> [Exercise details]
List each line of the records that contains the word "furthest", copying every such line in full.

....

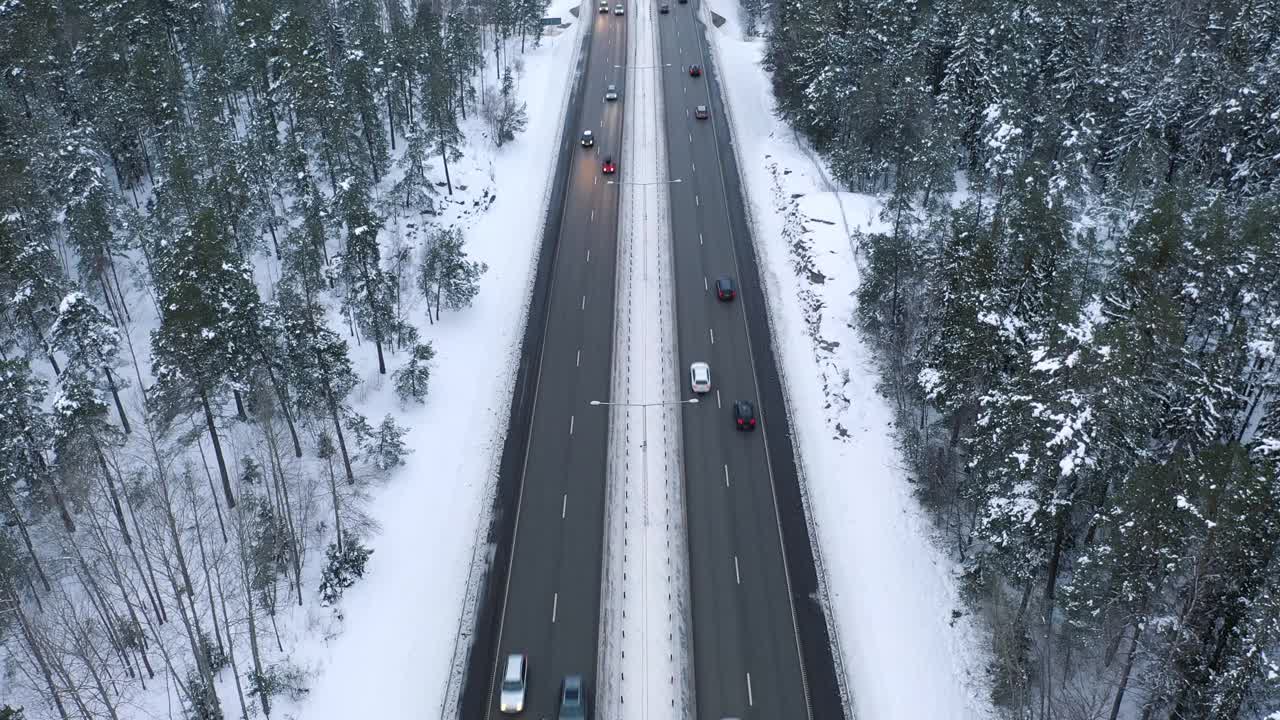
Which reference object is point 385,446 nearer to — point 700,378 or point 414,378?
point 414,378

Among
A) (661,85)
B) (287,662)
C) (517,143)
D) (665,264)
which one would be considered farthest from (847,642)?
(661,85)

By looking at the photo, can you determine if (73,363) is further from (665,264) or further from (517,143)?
(517,143)

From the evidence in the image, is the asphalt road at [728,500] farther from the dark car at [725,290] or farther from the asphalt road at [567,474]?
the asphalt road at [567,474]

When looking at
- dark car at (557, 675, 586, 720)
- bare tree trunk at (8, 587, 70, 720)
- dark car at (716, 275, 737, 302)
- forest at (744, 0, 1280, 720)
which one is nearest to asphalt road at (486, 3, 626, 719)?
dark car at (557, 675, 586, 720)

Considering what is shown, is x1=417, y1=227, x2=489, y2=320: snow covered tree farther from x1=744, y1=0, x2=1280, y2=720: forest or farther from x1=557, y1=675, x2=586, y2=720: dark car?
x1=557, y1=675, x2=586, y2=720: dark car

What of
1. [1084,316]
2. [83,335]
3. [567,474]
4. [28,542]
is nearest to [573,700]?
[567,474]

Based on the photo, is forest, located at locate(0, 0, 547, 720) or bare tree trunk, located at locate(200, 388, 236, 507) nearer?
forest, located at locate(0, 0, 547, 720)

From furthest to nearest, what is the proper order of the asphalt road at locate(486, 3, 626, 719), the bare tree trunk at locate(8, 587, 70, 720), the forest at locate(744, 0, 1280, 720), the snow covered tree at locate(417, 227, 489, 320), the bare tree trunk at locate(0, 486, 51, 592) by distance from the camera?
the snow covered tree at locate(417, 227, 489, 320)
the asphalt road at locate(486, 3, 626, 719)
the bare tree trunk at locate(0, 486, 51, 592)
the bare tree trunk at locate(8, 587, 70, 720)
the forest at locate(744, 0, 1280, 720)
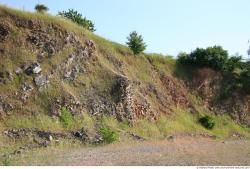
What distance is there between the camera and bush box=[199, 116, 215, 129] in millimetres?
47219

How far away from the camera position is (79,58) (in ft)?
136

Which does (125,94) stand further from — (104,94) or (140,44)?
(140,44)

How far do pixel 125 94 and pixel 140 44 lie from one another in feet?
36.9

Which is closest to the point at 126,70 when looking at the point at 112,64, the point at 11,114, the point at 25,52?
the point at 112,64

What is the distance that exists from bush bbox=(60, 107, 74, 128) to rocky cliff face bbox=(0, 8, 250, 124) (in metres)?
0.37

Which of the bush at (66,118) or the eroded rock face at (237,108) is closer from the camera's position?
the bush at (66,118)

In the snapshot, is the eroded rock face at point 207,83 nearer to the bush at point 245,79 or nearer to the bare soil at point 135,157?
the bush at point 245,79

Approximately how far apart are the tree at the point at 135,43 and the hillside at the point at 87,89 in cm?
77

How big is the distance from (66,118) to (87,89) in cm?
485

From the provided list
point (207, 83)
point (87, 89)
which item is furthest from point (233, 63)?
point (87, 89)

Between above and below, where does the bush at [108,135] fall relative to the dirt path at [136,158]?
above

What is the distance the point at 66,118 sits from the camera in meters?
35.2

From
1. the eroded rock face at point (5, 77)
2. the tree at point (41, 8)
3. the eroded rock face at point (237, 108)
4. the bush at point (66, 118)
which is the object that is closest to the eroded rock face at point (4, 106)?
the eroded rock face at point (5, 77)

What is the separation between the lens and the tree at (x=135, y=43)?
165ft
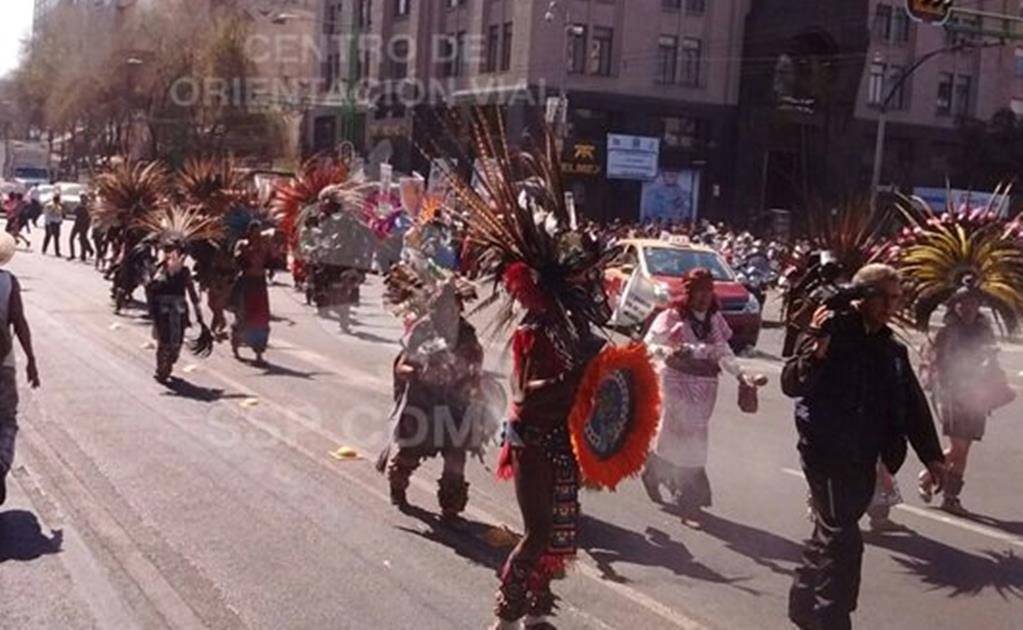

....

> [Solution to this task]
From furthest to nearest, what is the proper order of the asphalt road at locate(486, 3, 626, 719), the bare tree trunk at locate(8, 587, 70, 720), the forest at locate(744, 0, 1280, 720), the snow covered tree at locate(417, 227, 489, 320), the bare tree trunk at locate(0, 486, 51, 592) by distance from the camera?
which item is furthest from point (233, 63)?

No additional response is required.